Some others believe that entrepreneurial success is determined by innate traits such as personal initiative as well as other traits associated with better entrepreneurial performance. However, few programs have attempted to instill these personal attributes in entrepreneurs, let alone compared the impact of such training to traditional business training. This research contributes evidence on whether the personal attributes that are considered to drive success can be taught, and if so, whether teaching these skills improves the business performance of microentrepreneurs.

Context of the Evaluation

In Togo, a majority of firms (90 percent) is small and most of the workforce is employed informally. However, unlike many of its low-income peers, Togo’s financial sector boasts a relatively high level of development and reach, with only 24 percent of Togolese firms rating access to finance as a major constraint to doing business. Therefore, the development of human capital and skills is a promising approach for raising the productivity of Togo’s firms.

Details of the Intervention

Researchers conducted a randomized evaluation measuring the impact of a psychology-based mindset training on business survival, sales, and profits, and evaluated how it compared to a traditional business training.

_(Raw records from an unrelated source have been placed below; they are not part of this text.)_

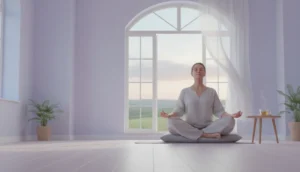 Person practicing deep breathing in a calm indoor setting
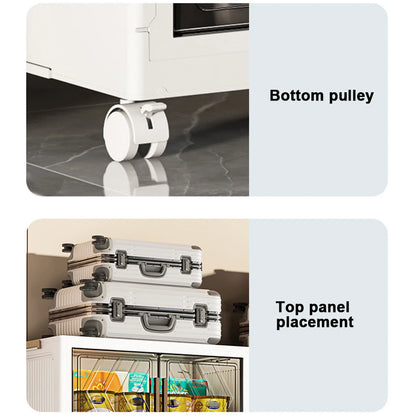 4-Tier Folding Storage Boxes with Doors & Wheels — Stackable Plastic Organizer Cabinet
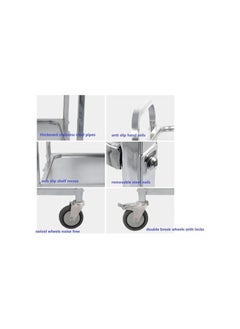 VINSTAR Stainless Steel Utility Cart, 3 Layers Large (95 x 50 x 95 cm) Commercial Heavy Duty Serving Trolley, Kitchen Service Trolley with 360°Rotation Wheels for for Hotel Restaurant Home  - Image 3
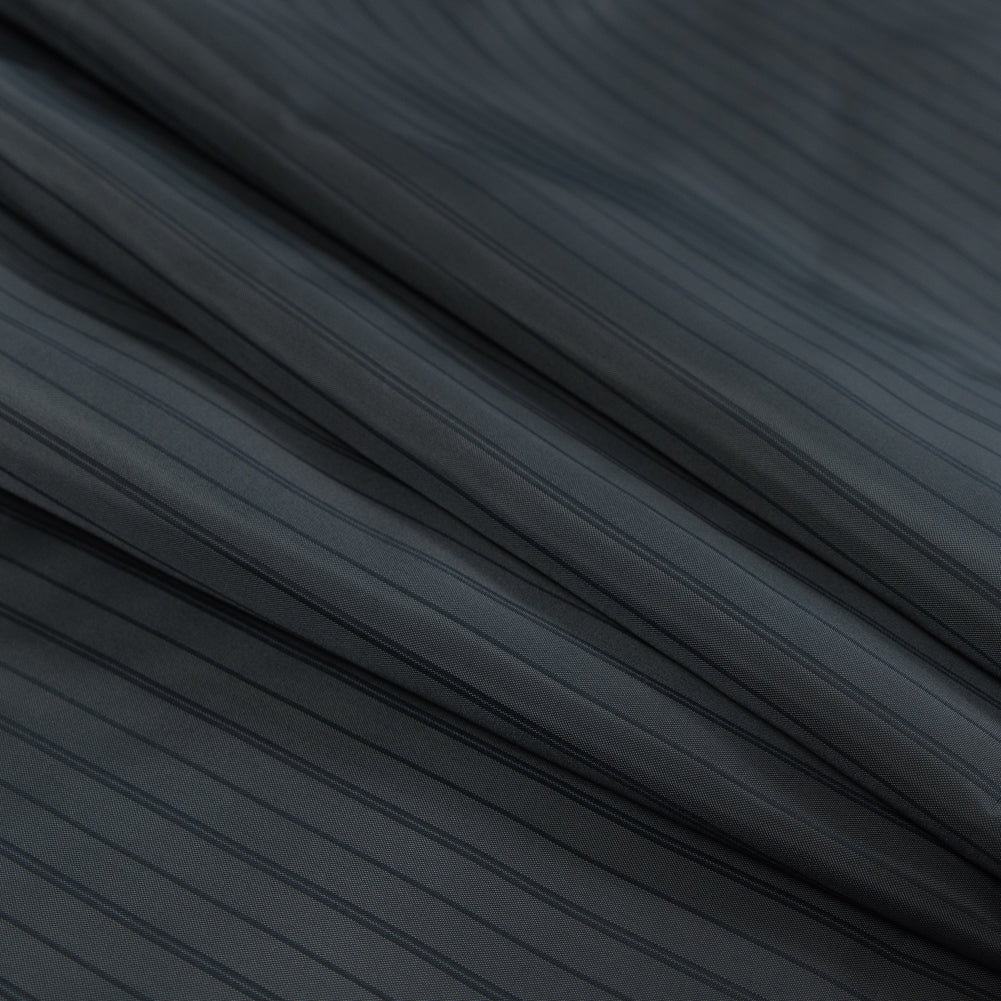 Pewter and Charcoal Striped Acetate Lining Folded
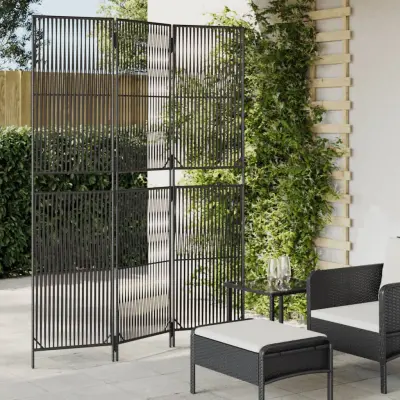 The Living Store Pregrada za sobo 3 plošče črn poli ratan - Pregrada Za Sobo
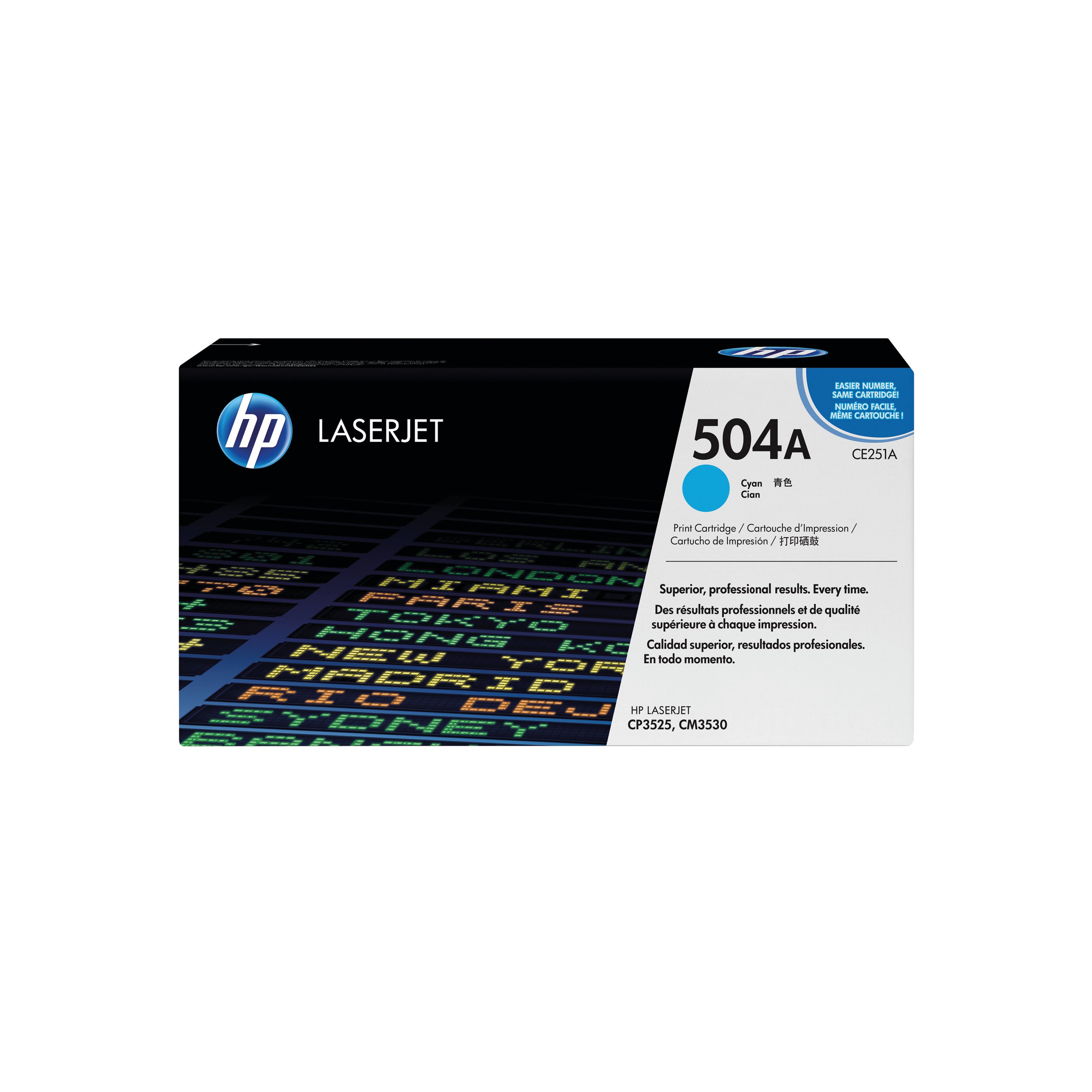 Image of HP 504A Original LaserJet Toner Cartridge Cyan CE251A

Researchers randomly assigned 1,500 microentrepreneurs, who had applied to a government project, to one of three groups:

  1. Traditional business training: This group was offered a program based on the IFC’s Business Edge training program, which covers accounting, financial management, marketing, human resource management and formalization.
  2. Personal initiative training: This group was offered a program focused on teaching a mindset of self-starting behavior, innovation, identifying and exploiting new opportunities, goal setting, planning and feedback cycles.
  3. Comparison group: No training was offered to this group during the study period.

Both training programs were delivered in three half-day sessions per week, over four weeks, followed by four monthly, three-hour visits by a trainer to each business for three hours to answer follow-up questions and anything related to implementation. Entrepreneurs attending either training paid a program fee of $10.

Researchers measured impacts up to 2.5 years after the trainings took place, collecting follow-up data four times.

Results and Policy Lessons

Business survival: Neither training showed statistically significant effects on firm survivability compared to the comparison group.

Sales: The effects of traditional business training on monthly sales was not statistically significant, while the personal initiative training represented a 17 percent increase (or $241) relative to the control mean.

Profits: The personal initiative training had a positive impact on recipient firms’ monthly profits, representing a 30 percent increase (or $60) relative to the comparison group. The business training did not have a statistically significant effect, on the other hand.

Mechanisms: Looking at how the personal initiative training led to improved profitability and sales, researchers concluded that:

  • Without focusing on traditional business skills, the personal initiative training increased the business practices index by a comparable amount to the traditional business training. Conversely, the traditional business training was only half as effective in jumpstarting personal initiative practices.
  • While both traditional and personal initiative trainings had a significant effect on capital and labor usage, innovation, diversification, and access to finance, the effects were at least twice as large for personal initiative trainees.
  • The personal initiative training is extremely cost-effective, paying back the cost within approximately one year. A lower bound on the return on investment is 82 percent,

Taken together, these results suggest certain entrepreneurial attributes can be taught and can make a positive impact on firm performance. More broadly, the results show the promise of psychology to better influence how small business training programs are taught, and the importance of developing an entrepreneurial mindset in addition to simply learning the business practices of successful entrepreneurs.